Advantages Of Distributed Computing Systems
Whether you are using a server-workstation model or grid computing where microcomputers work in synchrony and parallel with each other, you end up with a very scalable and fault-resistant system. You need not update a distributed system now and then when workloads increase. You just add another module to handle the increasing workload. And you need not worry if one machine crashes as the system will still be operational despite its capacity being reduced. Distributed computing software also takes advantage of the physically closest network node for transferring data and making computations, which in turn results in better overall performance compared to traditional networked systems. Furthermore, provided that you have proper software in place, you can divide complex computing tasks into smaller ones and then assign multiple computers to work on them in parallel. This approach markedly reduces the time required to solve a similar computation on a single machine. The downsides of distributed computing are associated mainly with the high initial cost to deploy such systems and manage them to an acceptable security level.

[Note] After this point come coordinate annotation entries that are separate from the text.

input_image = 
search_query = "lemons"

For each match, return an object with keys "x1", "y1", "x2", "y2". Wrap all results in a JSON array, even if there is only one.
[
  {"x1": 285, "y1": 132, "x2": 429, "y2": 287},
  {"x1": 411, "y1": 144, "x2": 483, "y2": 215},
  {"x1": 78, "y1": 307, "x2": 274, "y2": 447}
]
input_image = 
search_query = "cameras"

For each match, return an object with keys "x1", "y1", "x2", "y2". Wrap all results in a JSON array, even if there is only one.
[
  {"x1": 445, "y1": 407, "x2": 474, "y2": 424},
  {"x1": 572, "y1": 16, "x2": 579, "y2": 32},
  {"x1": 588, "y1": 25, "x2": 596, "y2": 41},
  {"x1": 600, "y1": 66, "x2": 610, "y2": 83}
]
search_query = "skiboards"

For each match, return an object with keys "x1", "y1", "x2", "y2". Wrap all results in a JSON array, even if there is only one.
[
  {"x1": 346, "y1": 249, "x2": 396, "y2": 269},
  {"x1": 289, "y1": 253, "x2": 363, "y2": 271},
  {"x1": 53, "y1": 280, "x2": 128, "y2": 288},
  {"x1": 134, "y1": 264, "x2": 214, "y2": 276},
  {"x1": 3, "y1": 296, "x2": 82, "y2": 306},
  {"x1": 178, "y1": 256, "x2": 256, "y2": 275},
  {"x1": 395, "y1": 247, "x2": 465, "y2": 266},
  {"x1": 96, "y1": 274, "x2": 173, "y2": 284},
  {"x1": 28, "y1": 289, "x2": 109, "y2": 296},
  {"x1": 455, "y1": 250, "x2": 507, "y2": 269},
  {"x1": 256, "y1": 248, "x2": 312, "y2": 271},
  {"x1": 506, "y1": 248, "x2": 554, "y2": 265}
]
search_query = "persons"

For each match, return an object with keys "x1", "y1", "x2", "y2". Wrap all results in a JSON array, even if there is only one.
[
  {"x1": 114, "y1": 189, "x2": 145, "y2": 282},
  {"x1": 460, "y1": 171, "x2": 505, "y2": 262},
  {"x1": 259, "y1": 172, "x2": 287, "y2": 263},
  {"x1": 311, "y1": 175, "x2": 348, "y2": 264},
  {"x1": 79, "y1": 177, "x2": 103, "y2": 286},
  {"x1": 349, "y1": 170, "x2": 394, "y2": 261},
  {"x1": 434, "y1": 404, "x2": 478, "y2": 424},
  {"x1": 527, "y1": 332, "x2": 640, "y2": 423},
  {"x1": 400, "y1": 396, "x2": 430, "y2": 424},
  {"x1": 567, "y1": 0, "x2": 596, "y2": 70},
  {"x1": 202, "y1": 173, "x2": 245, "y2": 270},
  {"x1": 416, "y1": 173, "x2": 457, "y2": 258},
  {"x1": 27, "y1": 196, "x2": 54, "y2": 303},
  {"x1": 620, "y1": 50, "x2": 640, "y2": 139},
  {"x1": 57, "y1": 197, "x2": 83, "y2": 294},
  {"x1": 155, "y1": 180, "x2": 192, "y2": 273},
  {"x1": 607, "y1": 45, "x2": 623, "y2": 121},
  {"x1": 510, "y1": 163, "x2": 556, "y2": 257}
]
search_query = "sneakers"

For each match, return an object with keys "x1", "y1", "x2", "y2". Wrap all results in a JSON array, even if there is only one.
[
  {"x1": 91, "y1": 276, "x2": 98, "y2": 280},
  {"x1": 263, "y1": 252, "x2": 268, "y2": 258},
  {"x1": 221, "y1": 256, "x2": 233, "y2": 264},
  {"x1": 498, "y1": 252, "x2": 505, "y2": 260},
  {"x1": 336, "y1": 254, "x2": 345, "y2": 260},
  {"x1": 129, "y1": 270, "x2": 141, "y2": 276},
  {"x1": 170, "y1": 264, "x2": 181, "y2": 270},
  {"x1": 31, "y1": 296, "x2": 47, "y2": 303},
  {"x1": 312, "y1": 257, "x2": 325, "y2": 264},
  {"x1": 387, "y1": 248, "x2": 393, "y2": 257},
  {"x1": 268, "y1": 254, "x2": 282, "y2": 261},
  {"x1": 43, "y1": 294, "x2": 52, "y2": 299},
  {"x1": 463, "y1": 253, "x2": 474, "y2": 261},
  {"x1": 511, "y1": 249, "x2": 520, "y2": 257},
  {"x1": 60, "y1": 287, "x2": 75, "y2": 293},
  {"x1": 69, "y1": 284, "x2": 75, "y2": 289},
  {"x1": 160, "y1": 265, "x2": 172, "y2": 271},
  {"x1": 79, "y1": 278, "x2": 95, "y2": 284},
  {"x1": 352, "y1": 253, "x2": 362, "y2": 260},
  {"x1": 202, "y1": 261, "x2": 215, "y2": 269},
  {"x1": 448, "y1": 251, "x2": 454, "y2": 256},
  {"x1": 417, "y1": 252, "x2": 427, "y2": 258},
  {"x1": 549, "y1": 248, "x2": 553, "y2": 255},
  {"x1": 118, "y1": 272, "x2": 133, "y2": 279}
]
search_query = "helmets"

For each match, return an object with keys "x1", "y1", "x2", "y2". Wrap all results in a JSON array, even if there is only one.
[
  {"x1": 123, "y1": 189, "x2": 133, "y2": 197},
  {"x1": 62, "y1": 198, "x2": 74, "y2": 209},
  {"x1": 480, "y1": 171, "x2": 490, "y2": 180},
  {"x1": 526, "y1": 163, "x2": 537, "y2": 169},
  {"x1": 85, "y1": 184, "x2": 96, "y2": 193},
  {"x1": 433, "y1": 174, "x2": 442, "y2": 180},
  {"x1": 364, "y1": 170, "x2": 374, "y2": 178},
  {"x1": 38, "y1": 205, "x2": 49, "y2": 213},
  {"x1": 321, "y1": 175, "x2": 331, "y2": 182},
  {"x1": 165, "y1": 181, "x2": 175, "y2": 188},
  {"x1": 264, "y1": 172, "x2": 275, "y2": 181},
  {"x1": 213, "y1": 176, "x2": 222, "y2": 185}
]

Distributed Computing System: A Sustainable Model
The distributed computing concept is still to unveil its full potential as technologies such as the Internet of Things evolve and mature. We can connect multiple computers to work in parallel, but the IoT networks have the potential to add growing computing power to even a home PC. Utilizing the idle computing resources of a connected home full of smart devices can make your home PC perform as fast as the latest enterprise-grade computer available on the market, for example. The concept of distributed computing also proves to be a sustainable model for supporting always-connected systems such as the apps we use for checking the weather forecast or work on a document remotely. Such systems need to utilize shared computing resources to reduce latency and secure service availability at all times. Last but not least, the distributed computing system enables us to perform the computations we need to run complex systems and software apps by utilizing all the free computing resources available at any given moment.